Written task: In the text on the Helpmekaar Movement below, copy word for word the stretch that starts at "The second movement" and stops after "electricity or security.".

Excerpt:
○ ○ ○ ○
Together with their families, our Movement’s 330 000 members mean that we probably represent more than a million people, and we do not at all pretend to be speaking or deciding on behalf of all Afrikaners. Our action plans, however, are in support of Afrikaners’ right to be able to permanently live in Africa as free, secure and prosperous citizens; moreover, our plans seek the benefit of the country and all its peoples.

Helpmekaar Movement

We regard this plan as the third major “Helpmekaar” (mutual support) movement in the Afrikaner’s history, through which the people themselves have accepted responsibility for the future. The first movement started a century ago, after the War, when our ancestors played a decisive role in rebuilding the country after the “scorched-earth” policy of the English.

The second movement started with the then “Reddingsdaad” (bailout) congresses of the thirties. We are of course aware that times have changed and that the circumstances, now and then, are completely different. Yet the lesson from history is still valid, namely that miracles are possible when a community consolidates itself into robust self-help organisations, building a common future together.

We realise there are problems affecting all South Africans. When the forest is on fire, saying you are not a tree will not save you. If the forest burns, we will be consumed as well. If the state falls, it will fall on all of us. For that reason, we try to help wherever we can to solve national problems in cooperation with other communities, regardless of whether the problem is poor governance, failing water, electricity or security.

We will work together with any grouping to help prevent the country from decay or collapsing into a “democracy” without freedom. Of course, our policies on various matters would sometimes differ from those of other groups; however, if we have the same interests at heart, at least we could join hands on specific issues.
○ ○ ○ ○
Provided data:

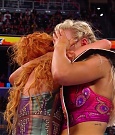 WWE_SummerSlam_2018_PPV_720p_WEB_h264-HEEL_mp48547.jpg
○ ○ ○ ○
Solution:
The second movement started with the then “Reddingsdaad” (bailout) congresses of the thirties. We are of course aware that times have changed and that the circumstances, now and then, are completely different. Yet the lesson from history is still valid, namely that miracles are possible when a community consolidates itself into robust self-help organisations, building a common future together.

We realise there are problems affecting all South Africans. When the forest is on fire, saying you are not a tree will not save you. If the forest burns, we will be consumed as well. If the state falls, it will fall on all of us. For that reason, we try to help wherever we can to solve national problems in cooperation with other communities, regardless of whether the problem is poor governance, failing water, electricity or security.